Brown also has been known as a vocalist and a songwriter throughout his career, and the disc includes a mix of instrumentals and vocals. It's somewhat suprising, then, that Brown says he "hates singing."
"I don't consider myself a vocalist, but the world thinks I am," he says. "I consider myself an instrumentalist. Back in '47 when I first started recording, people thought you had to sing in order to play. But I proved to the world I could ... make the guitar and fiddle do the vocals. See, I phrase my instruments as horns -- other instruments than they're supposed to be."
Brown likes to be unpredictable and refuses to be put in any particular musical box. Performing on both guitar and fiddle, it's immediately apparent that he's not simply a blues, jazz, country or bluegrass artist. In fact, he's also been heard playing an array of other instruments, such as drums, mandolin, harmonica, viola and piano. Brown also fronts a regular working band, Gate's Express, which features him exclusively on guitar and a 13-piece horn section filled with New Orleans musicians.
He says that for years, the world accepted him as an artist with a variety of voices, but the media didn't.
"They thought I was in too many places at once. They couldn't pigeon-hole me. The country media tried like hell to keep me out of the country scene. But I broke in there, too."
Brown's father also was a multi-instrumentalist, and his son learned that he didn't have to limit himself to one ax or one style. "He encouraged me, but he didn't show me nothing. He just said, `Pay attention,' and I did."
Despite such a long stay in the business, Brown says he has never had to retreat -- never had to take a step back. During the '60s, however, he did pause to re-evaluate his situation.

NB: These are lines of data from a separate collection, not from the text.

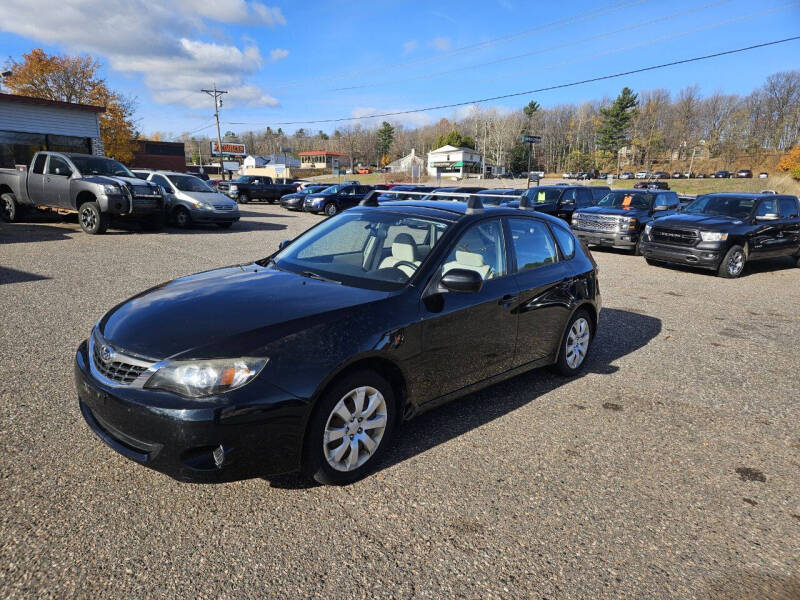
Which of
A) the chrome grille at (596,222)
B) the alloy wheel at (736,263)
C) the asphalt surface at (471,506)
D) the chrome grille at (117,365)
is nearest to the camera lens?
the asphalt surface at (471,506)

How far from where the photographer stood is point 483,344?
3.73m

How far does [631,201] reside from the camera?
15188 millimetres

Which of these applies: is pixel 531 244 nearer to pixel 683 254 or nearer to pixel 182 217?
pixel 683 254

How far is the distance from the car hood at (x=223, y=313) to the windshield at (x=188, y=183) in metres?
14.4

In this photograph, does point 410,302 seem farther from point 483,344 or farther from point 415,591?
point 415,591

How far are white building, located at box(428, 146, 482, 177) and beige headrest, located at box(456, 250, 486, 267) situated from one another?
353ft

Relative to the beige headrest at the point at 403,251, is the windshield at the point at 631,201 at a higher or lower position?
higher

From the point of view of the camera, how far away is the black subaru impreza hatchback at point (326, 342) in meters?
2.49

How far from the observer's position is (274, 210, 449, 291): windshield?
354 centimetres

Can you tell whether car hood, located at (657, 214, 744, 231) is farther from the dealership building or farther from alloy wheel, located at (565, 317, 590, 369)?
the dealership building

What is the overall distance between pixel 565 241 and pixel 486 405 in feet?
6.04

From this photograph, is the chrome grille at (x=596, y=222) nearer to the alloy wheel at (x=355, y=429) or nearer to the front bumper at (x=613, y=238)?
the front bumper at (x=613, y=238)

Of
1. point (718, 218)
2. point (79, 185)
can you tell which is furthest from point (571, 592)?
point (79, 185)

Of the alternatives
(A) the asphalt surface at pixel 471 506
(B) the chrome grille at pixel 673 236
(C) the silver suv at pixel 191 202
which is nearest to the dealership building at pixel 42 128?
(C) the silver suv at pixel 191 202
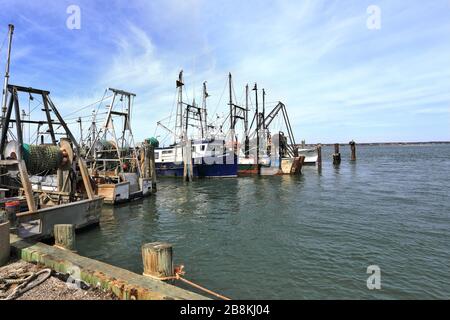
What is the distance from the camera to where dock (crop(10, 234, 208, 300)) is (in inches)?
179

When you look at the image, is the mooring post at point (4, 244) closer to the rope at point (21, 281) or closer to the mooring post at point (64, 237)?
the rope at point (21, 281)

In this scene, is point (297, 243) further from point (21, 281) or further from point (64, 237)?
point (21, 281)

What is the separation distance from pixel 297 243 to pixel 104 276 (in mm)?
7402

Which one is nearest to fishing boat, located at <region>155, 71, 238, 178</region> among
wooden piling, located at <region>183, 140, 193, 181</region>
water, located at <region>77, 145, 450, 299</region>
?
wooden piling, located at <region>183, 140, 193, 181</region>

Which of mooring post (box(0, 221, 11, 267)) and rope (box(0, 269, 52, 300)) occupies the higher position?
mooring post (box(0, 221, 11, 267))

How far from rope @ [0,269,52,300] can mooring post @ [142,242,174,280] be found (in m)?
1.91

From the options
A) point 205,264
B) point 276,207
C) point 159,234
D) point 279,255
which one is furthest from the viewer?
point 276,207

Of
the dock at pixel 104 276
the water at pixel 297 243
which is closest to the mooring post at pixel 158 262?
the dock at pixel 104 276

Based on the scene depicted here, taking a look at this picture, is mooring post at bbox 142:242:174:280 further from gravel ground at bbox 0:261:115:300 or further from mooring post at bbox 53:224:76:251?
mooring post at bbox 53:224:76:251

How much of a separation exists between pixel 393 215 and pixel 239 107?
106 ft

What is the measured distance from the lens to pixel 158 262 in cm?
547
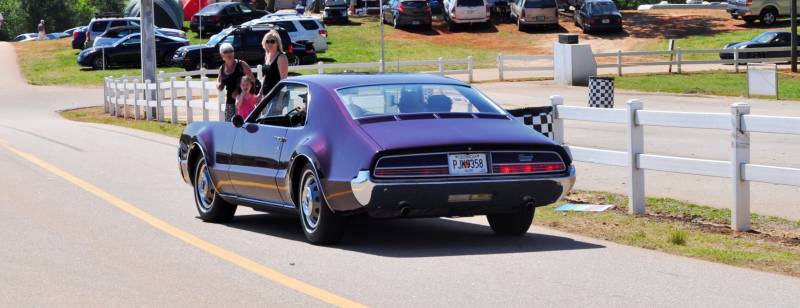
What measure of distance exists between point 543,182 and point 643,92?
30387mm

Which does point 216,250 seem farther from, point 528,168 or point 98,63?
point 98,63

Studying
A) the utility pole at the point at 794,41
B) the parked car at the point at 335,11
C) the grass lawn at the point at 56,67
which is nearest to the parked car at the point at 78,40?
the grass lawn at the point at 56,67

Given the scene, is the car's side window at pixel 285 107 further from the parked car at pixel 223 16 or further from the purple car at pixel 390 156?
the parked car at pixel 223 16

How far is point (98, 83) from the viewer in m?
50.5

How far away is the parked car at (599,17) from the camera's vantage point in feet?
198

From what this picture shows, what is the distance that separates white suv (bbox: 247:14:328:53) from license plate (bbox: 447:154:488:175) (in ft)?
145

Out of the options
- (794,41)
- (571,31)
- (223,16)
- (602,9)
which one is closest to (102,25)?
(223,16)

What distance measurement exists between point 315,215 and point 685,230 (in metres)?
3.18

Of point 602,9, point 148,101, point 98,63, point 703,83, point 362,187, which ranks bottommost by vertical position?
point 703,83

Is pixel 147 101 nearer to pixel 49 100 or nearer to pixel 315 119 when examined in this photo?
pixel 49 100

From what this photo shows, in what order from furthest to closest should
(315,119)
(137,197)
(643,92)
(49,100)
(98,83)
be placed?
(98,83)
(49,100)
(643,92)
(137,197)
(315,119)

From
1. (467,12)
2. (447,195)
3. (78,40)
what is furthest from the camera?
(78,40)

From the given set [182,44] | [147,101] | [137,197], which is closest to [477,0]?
[182,44]

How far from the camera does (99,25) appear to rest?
198 ft
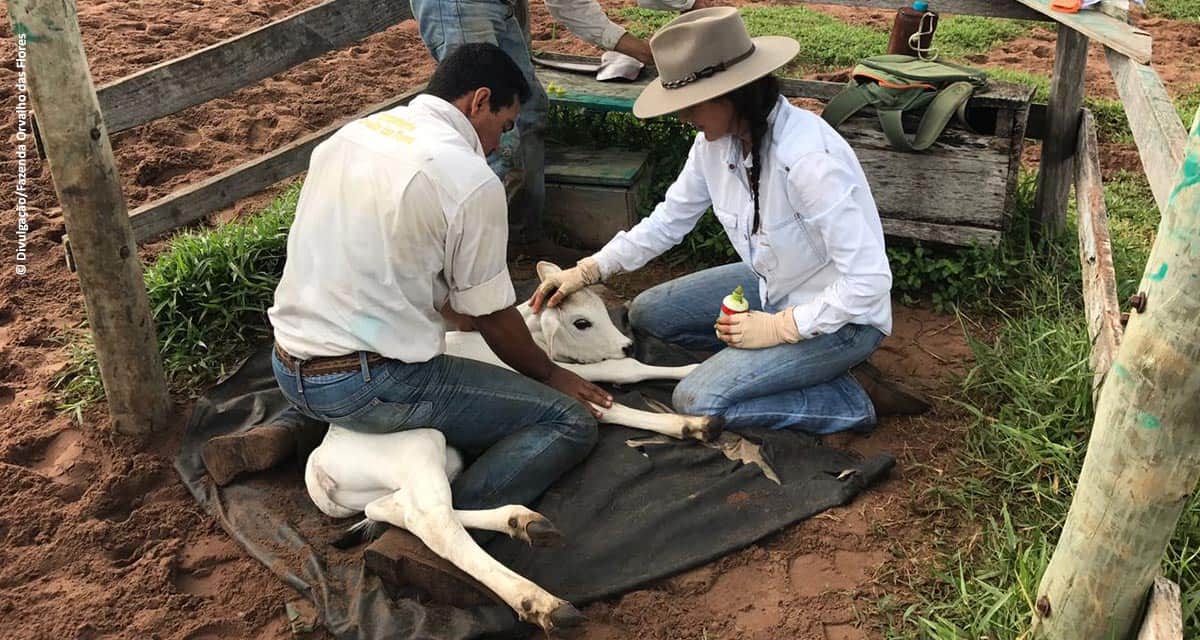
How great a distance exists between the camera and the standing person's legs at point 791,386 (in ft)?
12.3

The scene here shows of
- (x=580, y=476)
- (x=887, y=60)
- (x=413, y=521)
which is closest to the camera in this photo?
(x=413, y=521)

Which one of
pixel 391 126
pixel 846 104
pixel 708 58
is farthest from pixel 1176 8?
pixel 391 126

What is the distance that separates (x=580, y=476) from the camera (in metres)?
3.60

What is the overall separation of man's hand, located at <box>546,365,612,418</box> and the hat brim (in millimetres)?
967

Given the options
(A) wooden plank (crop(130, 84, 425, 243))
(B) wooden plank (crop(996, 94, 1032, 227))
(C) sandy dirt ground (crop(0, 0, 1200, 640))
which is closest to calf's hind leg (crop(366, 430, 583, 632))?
(C) sandy dirt ground (crop(0, 0, 1200, 640))

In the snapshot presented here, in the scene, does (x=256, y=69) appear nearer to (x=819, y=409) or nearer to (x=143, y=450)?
(x=143, y=450)

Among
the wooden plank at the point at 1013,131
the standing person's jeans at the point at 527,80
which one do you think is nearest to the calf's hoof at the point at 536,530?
the standing person's jeans at the point at 527,80

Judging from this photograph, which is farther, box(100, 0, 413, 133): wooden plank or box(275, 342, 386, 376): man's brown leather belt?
box(100, 0, 413, 133): wooden plank

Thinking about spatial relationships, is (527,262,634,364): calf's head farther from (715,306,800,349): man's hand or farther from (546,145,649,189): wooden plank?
(546,145,649,189): wooden plank

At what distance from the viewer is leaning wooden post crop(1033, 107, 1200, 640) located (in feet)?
6.73

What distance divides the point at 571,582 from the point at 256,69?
2823mm

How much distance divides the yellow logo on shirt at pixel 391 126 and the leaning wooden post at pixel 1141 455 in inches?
78.6

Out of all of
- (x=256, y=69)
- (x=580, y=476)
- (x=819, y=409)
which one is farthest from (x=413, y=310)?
(x=256, y=69)

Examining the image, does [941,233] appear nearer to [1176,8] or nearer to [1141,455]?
[1141,455]
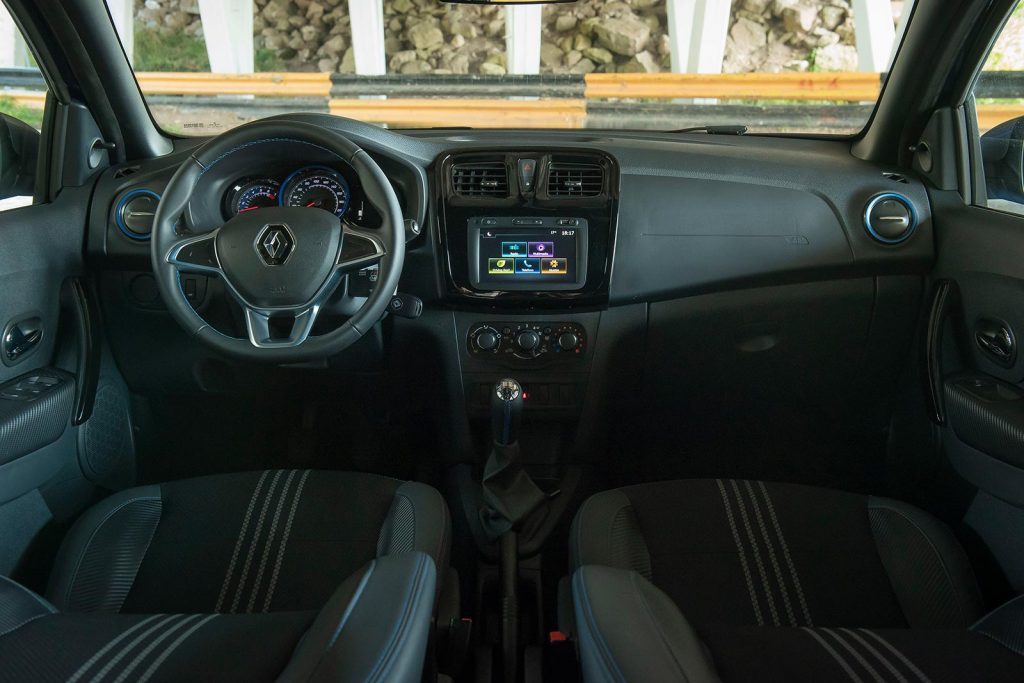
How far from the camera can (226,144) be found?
158 cm

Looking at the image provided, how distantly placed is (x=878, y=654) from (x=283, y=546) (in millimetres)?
1059

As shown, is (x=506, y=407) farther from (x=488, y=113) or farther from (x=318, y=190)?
(x=488, y=113)

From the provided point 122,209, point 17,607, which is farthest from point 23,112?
point 17,607

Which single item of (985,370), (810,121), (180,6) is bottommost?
(985,370)

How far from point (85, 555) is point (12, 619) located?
50 cm

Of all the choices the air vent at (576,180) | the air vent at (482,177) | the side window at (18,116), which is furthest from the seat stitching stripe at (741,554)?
the side window at (18,116)

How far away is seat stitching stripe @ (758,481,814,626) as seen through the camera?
1.42 metres

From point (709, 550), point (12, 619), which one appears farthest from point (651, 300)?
point (12, 619)

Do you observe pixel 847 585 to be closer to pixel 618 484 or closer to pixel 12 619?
pixel 618 484

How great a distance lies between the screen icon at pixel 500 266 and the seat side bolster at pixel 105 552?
883mm

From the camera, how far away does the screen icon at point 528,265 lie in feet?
6.27

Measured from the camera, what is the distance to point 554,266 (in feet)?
6.28

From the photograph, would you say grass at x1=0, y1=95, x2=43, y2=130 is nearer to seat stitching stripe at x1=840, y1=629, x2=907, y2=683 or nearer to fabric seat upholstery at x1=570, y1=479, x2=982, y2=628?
fabric seat upholstery at x1=570, y1=479, x2=982, y2=628

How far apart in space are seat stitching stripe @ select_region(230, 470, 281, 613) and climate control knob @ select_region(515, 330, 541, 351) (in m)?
0.65
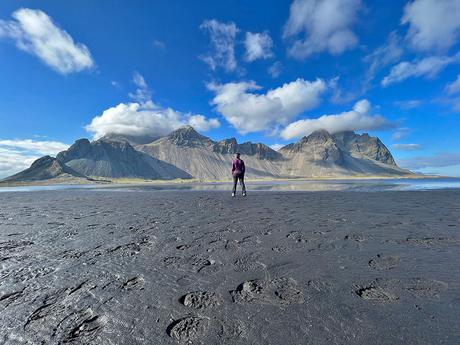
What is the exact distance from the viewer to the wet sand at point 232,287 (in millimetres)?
3100

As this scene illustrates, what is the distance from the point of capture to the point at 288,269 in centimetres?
516

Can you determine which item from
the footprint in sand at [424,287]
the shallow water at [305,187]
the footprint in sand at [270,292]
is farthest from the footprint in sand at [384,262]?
the shallow water at [305,187]

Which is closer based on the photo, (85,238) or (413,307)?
(413,307)

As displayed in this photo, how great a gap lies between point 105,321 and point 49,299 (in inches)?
49.9

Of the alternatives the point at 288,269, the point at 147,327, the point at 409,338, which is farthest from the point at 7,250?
the point at 409,338

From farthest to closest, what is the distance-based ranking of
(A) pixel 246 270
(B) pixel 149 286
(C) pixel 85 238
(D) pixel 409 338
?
1. (C) pixel 85 238
2. (A) pixel 246 270
3. (B) pixel 149 286
4. (D) pixel 409 338

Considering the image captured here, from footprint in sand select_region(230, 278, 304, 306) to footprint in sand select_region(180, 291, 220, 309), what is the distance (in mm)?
311

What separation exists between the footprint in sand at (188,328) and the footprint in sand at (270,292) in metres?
→ 0.73

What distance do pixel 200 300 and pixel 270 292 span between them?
1.13 m

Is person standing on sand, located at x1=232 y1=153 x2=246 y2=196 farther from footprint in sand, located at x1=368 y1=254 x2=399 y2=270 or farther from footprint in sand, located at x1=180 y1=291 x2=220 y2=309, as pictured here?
footprint in sand, located at x1=180 y1=291 x2=220 y2=309

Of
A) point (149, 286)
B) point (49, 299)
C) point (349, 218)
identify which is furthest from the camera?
point (349, 218)

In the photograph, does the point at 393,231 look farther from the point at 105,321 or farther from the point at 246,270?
the point at 105,321

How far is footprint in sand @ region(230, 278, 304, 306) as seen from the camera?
389cm

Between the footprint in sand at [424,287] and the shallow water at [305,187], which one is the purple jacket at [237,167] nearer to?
the shallow water at [305,187]
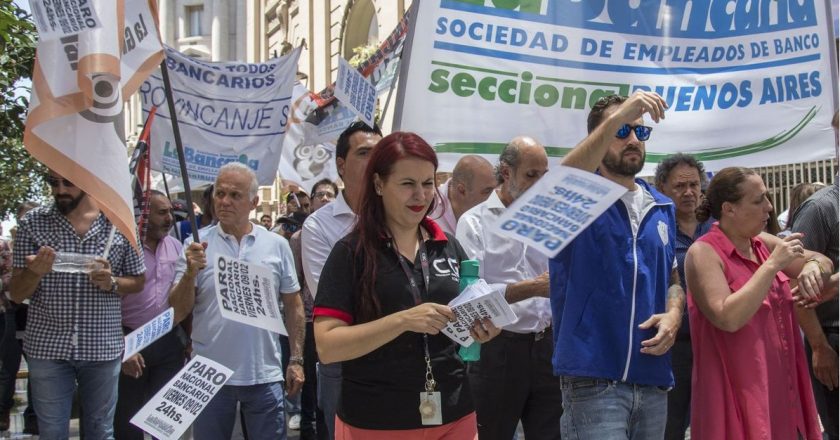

"When I was playing what they call rhythm and blues, I stopped and people thought I had retired. But I didn't. I went to Durango (Colorado) and started developing my Cajun, country and bluegrass. I could see times were changing. I had to change, and I did."
Both his Louisiana and Texas roots can be heard in his style, which he calls "American and world music with Texas drive." He mixes and matches regional sounds using the rhythmic Texas "drive" -- accenting the first and second beat -- or by heading to the bayous for some Cajun-influenced fiddling.
On stage, Brown now appears to be more joyful than he was when his personal troubles sometimes affected the consistency of his shows. He could always play -- his startling virtuosity never faltered -- but he was sometimes moody, letting a touch of bitterness show through.
"Yes, I'm over a big hurt. But I promised my father that I would take care of myself in every respect."
"I don't worry about what was. I don't worry about will be. I think about what is." What "is" is Gatemouth Brown feeling good, sounding great and, with Gate Swings rising on the Billboard charts, continuing to move forward.
"Let the music get the the applause," says Brown. The words are spoken with all the character of a true lover of his work and a legend of our time.